Des politiques sans impacts sur la situation des oasis

Les deux chercheurs reviennent sur la politique des oasis au Maroc, reconnaissant des efforts de l’Etat depuis l'indépendance du pays. L’occasion de mettre en avant la stratégie de développement des oasis et des zones arganières, lancée par le roi Mohammed VI en 2013, qui couvre 40% du territoire marocain (5 régions, 16 préfectures et 400 communes), et comprend 45 programmes d'actions concrètes, avec une enveloppe financière de près de 92 milliards de dirhams.

Cependant, malgré ces efforts, ces politiques n’ont pas eu d’impacts sur la situation des oasis, et leur capacité à faire face aux changements climatiques et à l'activité humaine, regrette-t-on. «Les politiques agricoles modernes ainsi que le tourisme, ont modifié nombre de constantes de l’écosystème et les activités de la population, qui sont menacées de disparition et d'extinction», notent-ils.

####

**Consigne A**. Selon le texte sur les oasis, quelle part du territoire marocain la stratégie lancée en 2013 couvre-t-elle ?
**Consigne B**. Rédigez la suite du texte sur les oasis, s'il vous plaît.

**Informations affichées**.
####

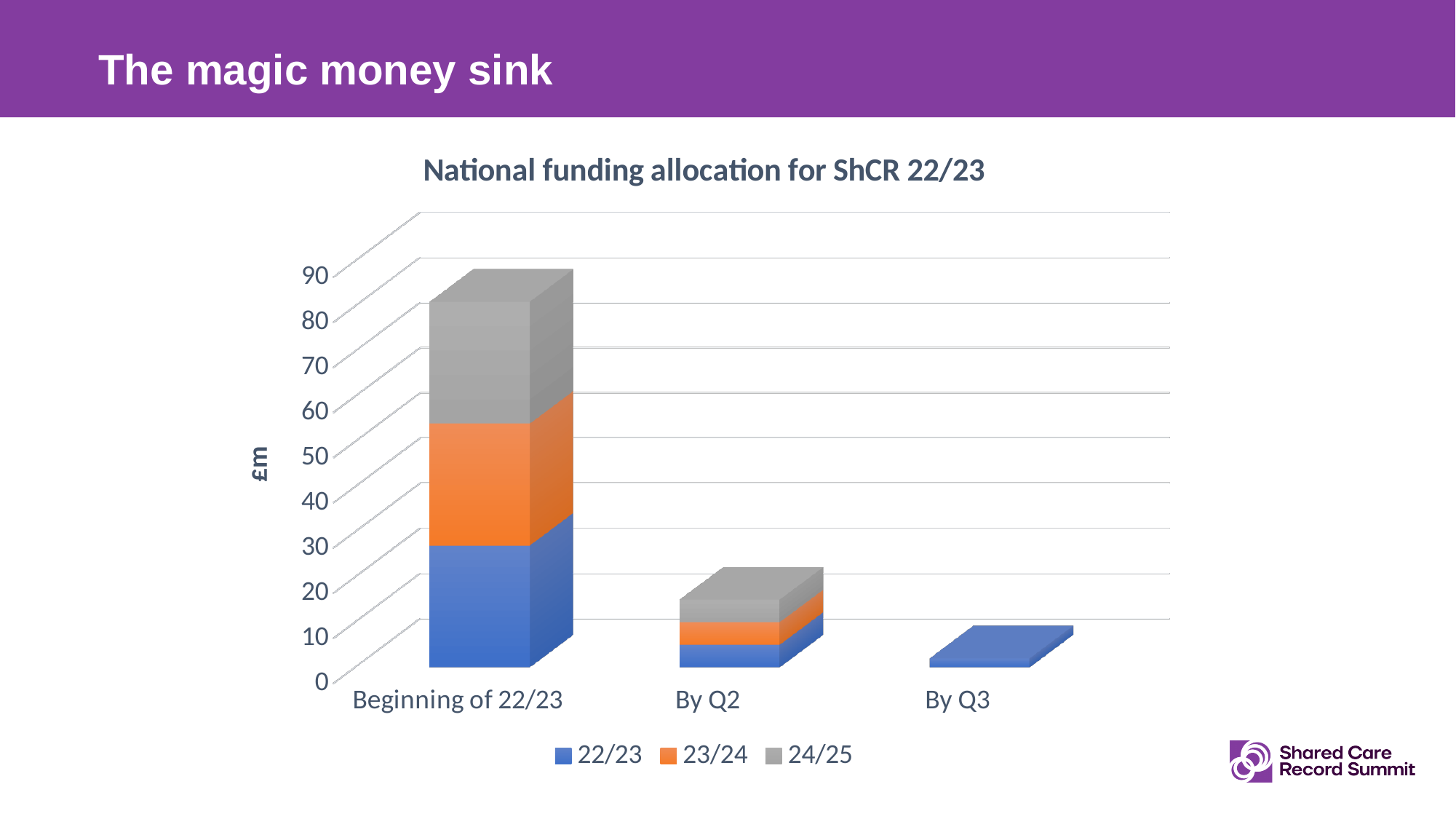
Is the total value for By Q2 greater or less than 30? less Is the total value for By Q3 greater or less than 10? less Which category has the highest total funding allocation? Beginning of 22/23 What is the title of the chart? National funding allocation for ShCR 22/23 How many series does the chart's legend list? 3 What kind of chart is shown on the slide? Stacked bar chart How many categories are shown on the x axis of the chart? 3 Is the total value for Beginning of 22/23 greater or less than 50? greater Which category has the lowest total funding allocation? By Q3 Which is larger, the 22/23 series value at Beginning of 22/23 or at By Q2? Beginning of 22/23 What unit is shown on the y axis label of the chart? £m Do the total values rise or fall from Beginning of 22/23 to By Q3? Fall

####

**Résultat obtenu A**. 40 % du territoire marocain.

**Résultat obtenu B**.
«Les investissements agricoles dont les oasis ont été témoins, à partir des années 2000, ont entraîné une menace pour l'écosystème oasien, à travers l'émergence d'importants investissements dans la culture du palmier Mejhoul, ainsi que la culture des pastèques rouges, qui nécessitent de grandes quantités de l'eau.»

Extrait de l’étude

A cela s’ajoute aussi «les pratiques des petits agriculteurs» qui, à leur tour, «menacent les oasis». L’étude indique à cet égard que les facilitations présentées à cette catégorie font que ces agriculteurs «acquièrent également des panneaux solaires, censés être respectueux de l'environnement, pour exploiter l'eau des puits».

Instaurer un cadre légal strict et renforcer l'arsenal juridique des coutumes locales

Pour Ismail Ait Bassou et Abdessamad Khadiri, «les politiques publiques et les stratégies nationales destinées aux oasis connaissent un double discours et pratique». La gestion des enjeux auxquels sont confrontées les populations locales dans ces espaces oscille entre deux réalités. D’une part, «la prise de conscience par les autorités des manifestations de dégradation dues à l'intervention humaine et aux changements climatiques». D’autre part, une «ouverture des investissements locaux et étrangers pour réaliser le développement local, faire des oasis des zones agricoles fortes, valoriser le patrimoine naturel et humain et l'employer dans le patrimoine touristique et son rôle dans l'amélioration du niveau de vie de la population, et la réduction des phénomènes de pauvreté, vulnérabilité et différences spatiales». «Ces buts et objectifs majeurs ne trouvent pas d'équilibre sur le terrain», résument-ils.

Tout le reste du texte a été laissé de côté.